OBJECTIVE: Turn the material below into a JSON list of strings, with one string for each line and blank lines omitted.
* Start DATA ROWS *
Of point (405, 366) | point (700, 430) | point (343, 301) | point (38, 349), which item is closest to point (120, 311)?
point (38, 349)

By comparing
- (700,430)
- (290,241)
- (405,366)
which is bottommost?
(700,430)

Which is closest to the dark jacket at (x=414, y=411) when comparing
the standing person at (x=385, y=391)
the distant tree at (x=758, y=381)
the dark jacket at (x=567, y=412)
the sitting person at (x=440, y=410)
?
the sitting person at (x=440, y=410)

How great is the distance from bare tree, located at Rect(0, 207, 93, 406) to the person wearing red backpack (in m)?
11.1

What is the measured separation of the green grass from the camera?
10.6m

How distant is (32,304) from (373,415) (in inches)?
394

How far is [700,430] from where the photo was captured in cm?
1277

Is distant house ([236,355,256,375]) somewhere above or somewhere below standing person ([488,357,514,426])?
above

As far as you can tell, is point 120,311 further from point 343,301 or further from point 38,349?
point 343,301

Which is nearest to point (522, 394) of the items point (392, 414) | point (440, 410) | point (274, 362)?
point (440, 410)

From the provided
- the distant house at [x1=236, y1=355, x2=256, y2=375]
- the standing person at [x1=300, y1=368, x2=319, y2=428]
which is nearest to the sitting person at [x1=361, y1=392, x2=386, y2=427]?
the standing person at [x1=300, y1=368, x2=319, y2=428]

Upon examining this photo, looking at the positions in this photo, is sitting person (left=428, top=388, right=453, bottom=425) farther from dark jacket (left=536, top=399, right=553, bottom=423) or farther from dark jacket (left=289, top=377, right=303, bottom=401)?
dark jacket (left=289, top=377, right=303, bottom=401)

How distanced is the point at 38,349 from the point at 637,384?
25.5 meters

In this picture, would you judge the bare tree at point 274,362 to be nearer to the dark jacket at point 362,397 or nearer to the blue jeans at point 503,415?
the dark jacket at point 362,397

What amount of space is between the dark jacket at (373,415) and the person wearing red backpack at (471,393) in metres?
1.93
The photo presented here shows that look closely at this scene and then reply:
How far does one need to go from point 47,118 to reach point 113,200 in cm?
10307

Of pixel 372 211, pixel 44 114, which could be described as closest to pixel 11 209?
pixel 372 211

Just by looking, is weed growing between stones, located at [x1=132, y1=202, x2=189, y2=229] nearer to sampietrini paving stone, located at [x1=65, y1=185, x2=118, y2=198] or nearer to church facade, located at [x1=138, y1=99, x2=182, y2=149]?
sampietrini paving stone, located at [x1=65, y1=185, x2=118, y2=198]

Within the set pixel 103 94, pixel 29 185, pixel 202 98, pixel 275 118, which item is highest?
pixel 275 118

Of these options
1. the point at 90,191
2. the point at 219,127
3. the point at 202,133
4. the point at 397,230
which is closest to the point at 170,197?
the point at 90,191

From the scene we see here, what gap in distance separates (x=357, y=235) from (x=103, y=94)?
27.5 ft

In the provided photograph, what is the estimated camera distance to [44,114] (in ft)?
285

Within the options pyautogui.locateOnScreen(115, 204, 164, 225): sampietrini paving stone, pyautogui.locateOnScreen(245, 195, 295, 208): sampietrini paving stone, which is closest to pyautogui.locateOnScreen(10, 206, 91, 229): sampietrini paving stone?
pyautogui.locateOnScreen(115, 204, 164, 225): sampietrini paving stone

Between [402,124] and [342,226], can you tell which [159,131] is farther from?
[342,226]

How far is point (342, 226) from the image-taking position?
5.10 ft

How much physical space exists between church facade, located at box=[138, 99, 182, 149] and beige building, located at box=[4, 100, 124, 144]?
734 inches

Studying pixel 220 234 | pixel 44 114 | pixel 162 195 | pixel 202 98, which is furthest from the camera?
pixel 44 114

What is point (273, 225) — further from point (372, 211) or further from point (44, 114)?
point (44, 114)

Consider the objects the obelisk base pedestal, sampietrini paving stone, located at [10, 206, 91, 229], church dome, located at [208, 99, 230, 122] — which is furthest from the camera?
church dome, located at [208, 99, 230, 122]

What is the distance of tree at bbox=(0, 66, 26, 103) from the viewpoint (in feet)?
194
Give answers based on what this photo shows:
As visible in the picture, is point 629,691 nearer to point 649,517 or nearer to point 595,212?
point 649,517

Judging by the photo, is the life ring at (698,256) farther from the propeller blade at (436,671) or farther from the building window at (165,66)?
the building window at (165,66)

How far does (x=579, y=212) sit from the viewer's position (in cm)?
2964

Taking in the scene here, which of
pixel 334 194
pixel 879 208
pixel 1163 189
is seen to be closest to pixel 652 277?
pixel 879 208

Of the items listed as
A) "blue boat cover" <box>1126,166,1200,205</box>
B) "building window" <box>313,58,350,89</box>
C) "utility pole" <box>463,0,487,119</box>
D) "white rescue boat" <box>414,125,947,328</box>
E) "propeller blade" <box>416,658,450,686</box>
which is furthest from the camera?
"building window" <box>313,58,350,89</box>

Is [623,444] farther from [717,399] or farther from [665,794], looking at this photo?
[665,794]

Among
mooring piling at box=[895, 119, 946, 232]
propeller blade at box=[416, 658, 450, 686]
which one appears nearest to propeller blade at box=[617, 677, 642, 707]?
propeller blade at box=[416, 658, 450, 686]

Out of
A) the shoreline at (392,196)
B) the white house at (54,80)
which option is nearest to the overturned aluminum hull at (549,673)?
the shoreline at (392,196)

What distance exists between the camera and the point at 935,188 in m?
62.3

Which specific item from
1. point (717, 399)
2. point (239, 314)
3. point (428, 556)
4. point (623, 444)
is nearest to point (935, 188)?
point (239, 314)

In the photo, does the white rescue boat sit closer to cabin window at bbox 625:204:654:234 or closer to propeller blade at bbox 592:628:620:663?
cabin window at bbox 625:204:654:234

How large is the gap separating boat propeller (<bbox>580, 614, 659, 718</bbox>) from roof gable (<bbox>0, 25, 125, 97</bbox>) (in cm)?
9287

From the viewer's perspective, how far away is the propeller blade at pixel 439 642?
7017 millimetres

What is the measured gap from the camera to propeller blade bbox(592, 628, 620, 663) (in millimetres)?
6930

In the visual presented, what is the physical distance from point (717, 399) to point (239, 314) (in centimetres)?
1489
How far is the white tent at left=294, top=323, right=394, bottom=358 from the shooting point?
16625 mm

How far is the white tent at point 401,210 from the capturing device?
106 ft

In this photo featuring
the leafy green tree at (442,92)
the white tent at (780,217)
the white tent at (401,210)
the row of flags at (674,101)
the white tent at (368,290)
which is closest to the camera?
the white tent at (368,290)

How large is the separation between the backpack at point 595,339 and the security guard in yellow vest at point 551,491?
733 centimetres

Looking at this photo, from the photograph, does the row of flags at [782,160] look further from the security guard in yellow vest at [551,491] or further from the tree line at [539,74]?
* End DATA ROWS *
TASK OUTPUT:
[
  "Of point (405, 366) | point (700, 430) | point (343, 301) | point (38, 349), which item is closest to point (120, 311)?",
  "point (38, 349)",
  "By comparing",
  "- (700,430)",
  "- (290,241)",
  "- (405,366)",
  "which is bottommost?",
  "(700,430)",
  "Which is closest to the dark jacket at (x=414, y=411) when comparing",
  "the standing person at (x=385, y=391)",
  "the distant tree at (x=758, y=381)",
  "the dark jacket at (x=567, y=412)",
  "the sitting person at (x=440, y=410)",
  "?",
  "the sitting person at (x=440, y=410)",
  "How great is the distance from bare tree, located at Rect(0, 207, 93, 406) to the person wearing red backpack (in m)?",
  "11.1",
  "What is the measured separation of the green grass from the camera?",
  "10.6m",
  "How distant is (32,304) from (373,415) (in inches)?",
  "394",
  "How far is [700,430] from where the photo was captured in cm?",
  "1277",
  "Is distant house ([236,355,256,375]) somewhere above or somewhere below standing person ([488,357,514,426])?",
  "above",
  "As far as you can tell, is point 120,311 further from point 343,301 or further from point 38,349?",
  "point 343,301",
  "Which is nearest to point (522, 394) of the items point (392, 414) | point (440, 410) | point (274, 362)?",
  "point (440, 410)",
  "From the provided",
  "- the distant house at [x1=236, y1=355, x2=256, y2=375]",
  "- the standing person at [x1=300, y1=368, x2=319, y2=428]",
  "which is nearest to the sitting person at [x1=361, y1=392, x2=386, y2=427]?",
  "the standing person at [x1=300, y1=368, x2=319, y2=428]",
  "Upon examining this photo, looking at the positions in this photo, is sitting person (left=428, top=388, right=453, bottom=425) farther from dark jacket (left=536, top=399, right=553, bottom=423) or farther from dark jacket (left=289, top=377, right=303, bottom=401)?",
  "dark jacket (left=289, top=377, right=303, bottom=401)",
  "How distanced is the point at 38,349 from the point at 637,384?",
  "25.5 meters",
  "In this picture, would you judge the bare tree at point 274,362 to be nearer to the dark jacket at point 362,397 or nearer to the blue jeans at point 503,415?",
  "the dark jacket at point 362,397",
  "What amount of space is between the dark jacket at (373,415) and the person wearing red backpack at (471,393) in metres?",
  "1.93",
  "The photo presented here shows that look closely at this scene and then reply:",
  "How far does one need to go from point 47,118 to reach point 113,200 in cm?",
  "10307",
  "Of pixel 372 211, pixel 44 114, which could be described as closest to pixel 11 209?",
  "pixel 372 211",
  "Just by looking, is weed growing between stones, located at [x1=132, y1=202, x2=189, y2=229] nearer to sampietrini paving stone, located at [x1=65, y1=185, x2=118, y2=198] or nearer to church facade, located at [x1=138, y1=99, x2=182, y2=149]?",
  "sampietrini paving stone, located at [x1=65, y1=185, x2=118, y2=198]",
  "Within the set pixel 103 94, pixel 29 185, pixel 202 98, pixel 275 118, which item is highest?",
  "pixel 275 118",
  "Of these options",
  "1. the point at 90,191",
  "2. the point at 219,127",
  "3. the point at 202,133",
  "4. the point at 397,230",
  "which is closest to the point at 170,197?",
  "the point at 90,191",
  "From the scene we see here, what gap in distance separates (x=357, y=235) from (x=103, y=94)?",
  "27.5 ft",
  "In the provided photograph, what is the estimated camera distance to [44,114] (in ft)?",
  "285",
  "Within the options pyautogui.locateOnScreen(115, 204, 164, 225): sampietrini paving stone, pyautogui.locateOnScreen(245, 195, 295, 208): sampietrini paving stone, which is closest to pyautogui.locateOnScreen(10, 206, 91, 229): sampietrini paving stone?",
  "pyautogui.locateOnScreen(115, 204, 164, 225): sampietrini paving stone",
  "Between [402,124] and [342,226], can you tell which [159,131] is farther from?",
  "[342,226]",
  "How far is point (342, 226) from the image-taking position?",
  "5.10 ft",
  "How much physical space exists between church facade, located at box=[138, 99, 182, 149] and beige building, located at box=[4, 100, 124, 144]?",
  "734 inches",
  "Studying pixel 220 234 | pixel 44 114 | pixel 162 195 | pixel 202 98, which is furthest from the camera?",
  "pixel 44 114",
  "What is point (273, 225) — further from point (372, 211) or further from point (44, 114)?",
  "point (44, 114)",
  "Consider the objects the obelisk base pedestal, sampietrini paving stone, located at [10, 206, 91, 229], church dome, located at [208, 99, 230, 122] — which is furthest from the camera?",
  "church dome, located at [208, 99, 230, 122]",
  "What is the distance of tree at bbox=(0, 66, 26, 103) from the viewpoint (in feet)?",
  "194",
  "Give answers based on what this photo shows:",
  "As visible in the picture, is point 629,691 nearer to point 649,517 or nearer to point 595,212?",
  "point 649,517",
  "Judging by the photo, is the life ring at (698,256) farther from the propeller blade at (436,671) or farther from the building window at (165,66)?",
  "the building window at (165,66)",
  "How far does (x=579, y=212) sit from the viewer's position (in cm)?",
  "2964",
  "Taking in the scene here, which of",
  "pixel 334 194",
  "pixel 879 208",
  "pixel 1163 189",
  "is seen to be closest to pixel 652 277?",
  "pixel 879 208",
  "Of the items listed as",
  "A) \"blue boat cover\" <box>1126,166,1200,205</box>",
  "B) \"building window\" <box>313,58,350,89</box>",
  "C) \"utility pole\" <box>463,0,487,119</box>",
  "D) \"white rescue boat\" <box>414,125,947,328</box>",
  "E) \"propeller blade\" <box>416,658,450,686</box>",
  "which is furthest from the camera?",
  "\"building window\" <box>313,58,350,89</box>",
  "Is [623,444] farther from [717,399] or farther from [665,794], looking at this photo?",
  "[665,794]",
  "Among",
  "mooring piling at box=[895, 119, 946, 232]",
  "propeller blade at box=[416, 658, 450, 686]",
  "which one appears nearest to propeller blade at box=[617, 677, 642, 707]?",
  "propeller blade at box=[416, 658, 450, 686]",
  "Out of",
  "A) the shoreline at (392,196)",
  "B) the white house at (54,80)",
  "which option is nearest to the overturned aluminum hull at (549,673)?",
  "the shoreline at (392,196)",
  "What distance exists between the camera and the point at 935,188 in m?",
  "62.3",
  "Which specific item from",
  "1. point (717, 399)",
  "2. point (239, 314)",
  "3. point (428, 556)",
  "4. point (623, 444)",
  "is nearest to point (935, 188)?",
  "point (239, 314)",
  "In the photo, does the white rescue boat sit closer to cabin window at bbox 625:204:654:234 or closer to propeller blade at bbox 592:628:620:663?",
  "cabin window at bbox 625:204:654:234",
  "How large is the gap separating boat propeller (<bbox>580, 614, 659, 718</bbox>) from roof gable (<bbox>0, 25, 125, 97</bbox>) (in cm)?",
  "9287",
  "From the viewer's perspective, how far away is the propeller blade at pixel 439 642?",
  "7017 millimetres",
  "What is the measured gap from the camera to propeller blade bbox(592, 628, 620, 663) (in millimetres)?",
  "6930",
  "In the visual presented, what is the physical distance from point (717, 399) to point (239, 314) (in centimetres)?",
  "1489",
  "How far is the white tent at left=294, top=323, right=394, bottom=358 from the shooting point?",
  "16625 mm",
  "How far is the white tent at point 401,210 from the capturing device?",
  "106 ft",
  "In this photo featuring",
  "the leafy green tree at (442,92)",
  "the white tent at (780,217)",
  "the white tent at (401,210)",
  "the row of flags at (674,101)",
  "the white tent at (368,290)",
  "which is closest to the camera?",
  "the white tent at (368,290)",
  "How large is the separation between the backpack at point 595,339 and the security guard in yellow vest at point 551,491?",
  "733 centimetres",
  "Looking at this photo, from the photograph, does the row of flags at [782,160] look further from the security guard in yellow vest at [551,491] or further from the tree line at [539,74]?"
]